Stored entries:
■ ■ ■
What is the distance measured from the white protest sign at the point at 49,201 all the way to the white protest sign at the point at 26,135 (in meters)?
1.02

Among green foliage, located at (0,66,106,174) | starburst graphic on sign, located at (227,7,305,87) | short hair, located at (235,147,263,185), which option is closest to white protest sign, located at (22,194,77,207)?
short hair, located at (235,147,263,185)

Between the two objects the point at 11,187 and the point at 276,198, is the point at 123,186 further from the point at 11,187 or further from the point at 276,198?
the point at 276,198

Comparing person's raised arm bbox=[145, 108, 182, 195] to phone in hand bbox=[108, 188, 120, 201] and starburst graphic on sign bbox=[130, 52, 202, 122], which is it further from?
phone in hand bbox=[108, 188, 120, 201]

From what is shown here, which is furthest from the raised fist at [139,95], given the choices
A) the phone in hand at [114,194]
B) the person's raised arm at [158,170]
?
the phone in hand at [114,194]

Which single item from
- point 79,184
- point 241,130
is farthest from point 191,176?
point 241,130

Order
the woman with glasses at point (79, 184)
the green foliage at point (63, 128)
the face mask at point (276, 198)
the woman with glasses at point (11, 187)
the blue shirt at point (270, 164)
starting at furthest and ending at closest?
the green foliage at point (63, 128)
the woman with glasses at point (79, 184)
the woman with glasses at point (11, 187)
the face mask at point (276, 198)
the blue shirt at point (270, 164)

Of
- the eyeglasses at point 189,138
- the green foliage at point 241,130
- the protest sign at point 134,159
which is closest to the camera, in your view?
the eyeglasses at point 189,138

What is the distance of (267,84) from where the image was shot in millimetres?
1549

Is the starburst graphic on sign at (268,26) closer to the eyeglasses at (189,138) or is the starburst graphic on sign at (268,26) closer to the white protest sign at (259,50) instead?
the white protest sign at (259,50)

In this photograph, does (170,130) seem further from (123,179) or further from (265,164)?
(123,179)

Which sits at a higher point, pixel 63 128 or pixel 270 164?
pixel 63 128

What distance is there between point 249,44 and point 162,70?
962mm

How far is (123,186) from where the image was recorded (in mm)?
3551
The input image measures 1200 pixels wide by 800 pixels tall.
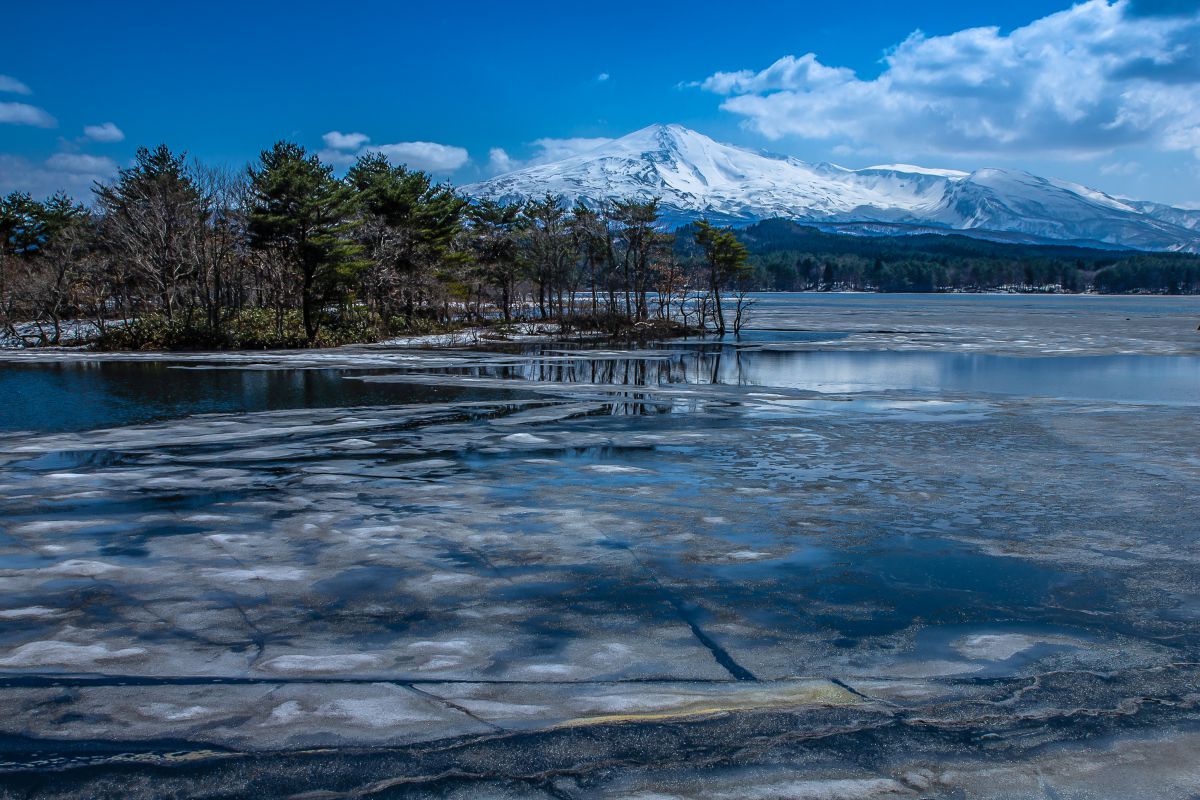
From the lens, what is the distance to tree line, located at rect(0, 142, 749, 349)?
130 ft

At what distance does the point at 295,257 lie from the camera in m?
40.3

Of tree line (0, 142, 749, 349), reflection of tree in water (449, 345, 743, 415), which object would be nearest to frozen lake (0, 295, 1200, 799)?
reflection of tree in water (449, 345, 743, 415)

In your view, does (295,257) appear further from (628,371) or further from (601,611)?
(601,611)

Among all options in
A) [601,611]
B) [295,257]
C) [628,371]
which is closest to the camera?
[601,611]

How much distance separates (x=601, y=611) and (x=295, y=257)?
37.9 metres

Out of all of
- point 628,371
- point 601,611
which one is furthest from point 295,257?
point 601,611

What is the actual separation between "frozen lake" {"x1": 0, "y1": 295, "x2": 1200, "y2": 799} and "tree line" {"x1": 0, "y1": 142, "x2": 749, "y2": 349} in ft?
85.1

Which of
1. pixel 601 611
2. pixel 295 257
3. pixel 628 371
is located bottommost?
pixel 601 611

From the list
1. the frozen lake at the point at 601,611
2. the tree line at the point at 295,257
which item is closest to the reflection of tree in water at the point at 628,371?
the frozen lake at the point at 601,611

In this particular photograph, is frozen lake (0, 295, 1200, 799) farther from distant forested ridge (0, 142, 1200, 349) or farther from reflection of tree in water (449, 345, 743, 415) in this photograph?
distant forested ridge (0, 142, 1200, 349)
■ ■ ■
What you need to do: What comes back should match the records exactly, minus any pictures.

Result below:
What is the distance measured from the white protest sign at the point at 49,201 all the way to the white protest sign at the point at 26,135 (in meters)?
1.02

Among green foliage, located at (0,66,106,174) | starburst graphic on sign, located at (227,7,305,87) | short hair, located at (235,147,263,185), which option is closest to white protest sign, located at (22,194,77,207)?
short hair, located at (235,147,263,185)

Between the two objects the point at 11,187 and the point at 276,198, is the point at 123,186 further from the point at 11,187 or further from the point at 276,198?
the point at 276,198

Comparing person's raised arm bbox=[145, 108, 182, 195] to phone in hand bbox=[108, 188, 120, 201] and starburst graphic on sign bbox=[130, 52, 202, 122], which is it further from?
phone in hand bbox=[108, 188, 120, 201]

From what is shown here, which is furthest from the raised fist at [139,95], given the choices
A) the phone in hand at [114,194]
B) the person's raised arm at [158,170]
?
the phone in hand at [114,194]

Which single item from
- point 79,184
- point 241,130
is farthest from point 191,176?
point 241,130

Order
the woman with glasses at point (79, 184)
the green foliage at point (63, 128)
the face mask at point (276, 198)
the woman with glasses at point (11, 187)
the blue shirt at point (270, 164)
starting at furthest and ending at closest?
the green foliage at point (63, 128)
the woman with glasses at point (79, 184)
the woman with glasses at point (11, 187)
the face mask at point (276, 198)
the blue shirt at point (270, 164)

Of
- the eyeglasses at point 189,138
- the green foliage at point 241,130
- the protest sign at point 134,159
which is closest to the camera, in your view?
the eyeglasses at point 189,138

What is the distance of (267,84) from where the image was shot in millimetres?
1549

Is the starburst graphic on sign at (268,26) closer to the eyeglasses at (189,138) or is the starburst graphic on sign at (268,26) closer to the white protest sign at (259,50) instead?
the white protest sign at (259,50)

In this photograph, does (170,130) seem further from (123,179) or further from (265,164)?
(123,179)

Which sits at a higher point, pixel 63 128 or pixel 270 164?
pixel 63 128

What distance is there between point 249,44 and point 162,70?
962mm

How far is (123,186) from where the image was recorded (in mm)?
3551
The input image measures 1200 pixels wide by 800 pixels tall.
From the lens, what is the distance to tree line, located at rect(0, 142, 749, 349)?
130 ft

At what distance does the point at 295,257 lie from the camera in m?
40.3

Of tree line (0, 142, 749, 349), reflection of tree in water (449, 345, 743, 415), which object would be nearest to frozen lake (0, 295, 1200, 799)?
reflection of tree in water (449, 345, 743, 415)

In your view, does (295,257) appear further from (628,371) or further from (601,611)?
(601,611)

Among all options in
A) [601,611]
B) [295,257]
C) [628,371]
which is closest to the camera?
[601,611]

How much distance separates (x=601, y=611) and (x=295, y=257)?
37.9 metres

Out of all of
- point 628,371
- point 601,611
which one is furthest from point 295,257?
point 601,611

What is the actual separation between "frozen lake" {"x1": 0, "y1": 295, "x2": 1200, "y2": 799} and "tree line" {"x1": 0, "y1": 142, "x2": 749, "y2": 349} in ft?
85.1

Which of
1. pixel 601 611
2. pixel 295 257
3. pixel 628 371
is located bottommost?
pixel 601 611

From the list
1. the frozen lake at the point at 601,611
2. the tree line at the point at 295,257
which item is closest to the reflection of tree in water at the point at 628,371?
the frozen lake at the point at 601,611

In this particular photograph, is frozen lake (0, 295, 1200, 799) farther from distant forested ridge (0, 142, 1200, 349) or farther from reflection of tree in water (449, 345, 743, 415) in this photograph?
distant forested ridge (0, 142, 1200, 349)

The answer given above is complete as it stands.